■ **Extrait**:
------------------------
La malédiction bretonne

Hier soir, juste au moment de frapper, il avait vu sa vie défiler devant ses yeux. Un but en finale de coupe du monde est quelque chose d’inégalable et dont il faut se montrer digne tout le reste de sa vie. Il faut avoir suffisamment de vanité pour s’imaginer être à la hauteur d’une telle destinée. La peur de marquer, c’est la peur de ne plus jamais être à la hauteur du souvenir que les autres auront de vous. C’est toujours rappeler à la moindre de vos hésitations que si vous aviez marqué ce fameux but en finale de coupe du monde, c’était la chance qui en était l’auteur, pas votre talent. Ce que les autres pensent être une bénédiction est en réalité un fantôme avec lequel il allait falloir composer jusqu’à la fin de votre existence de buteur maudit. Stéphane Guivarc’h, breton de naissance comme Higuaín, vivait tranquille depuis ses deux échecs en finale de 98. Il avait su avant les autres que le seul capable de montrer plus tard à la hauteur de deux buts marqués en finale de coupe du monde, c’était Zizou, pas lui.
------------------------
■ **Données à examiner**:
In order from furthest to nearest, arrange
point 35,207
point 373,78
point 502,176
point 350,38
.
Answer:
------------------------
Écrivez la suite de l'extrait sur la malédiction bretonne en reprenant juste après sa dernière phrase.

■ **Réponse rédigée**:
Marquer les esprits

Voilà pourquoi Palacio manqua à son tour son face à face. La mémoire collective n’aurait jamais accepté qu’il fût l’auteur du but qui donnât le trophée au vainqueur. Pour avoir le droit d’entrer dans les mémoires il faut la vanité des génies. Il faut être Burrachaga, Brehme, Zidane, Ronaldo, Iniesta ou Götze pour ne pas sentir sa colonne vertébrale vibrer au moment de se présenter seul devant le but. «Quand Cesc Fabregas me passe le ballon, je sais exactement ce que je vais faire et je sais que je vais marquer», Iniesta le savait en 2010 comme Brehme en 90, Zidane en 98, Ronaldo en 2002, Iniesta en 2010, Götze en 2014. Schürrle s’enfonça sur le côté gauche, centra au premier poteau et, plutôt que de se précipiter comme l’aurait fait tous les autres mortels, il leva la tête, bomba le torse et contrôla de la poitrine. C’est à ce moment précis qu’il sut exactement ce qui allait arriver ensuite. Il marqua d’une reprise du gauche et au moment de célébrer son but, n’eut même pas l’air surpris. Il venait d’inscrire un but qu’on oublierait jamais et était fier de lui. C’est dire comme il méritait d’être immortel.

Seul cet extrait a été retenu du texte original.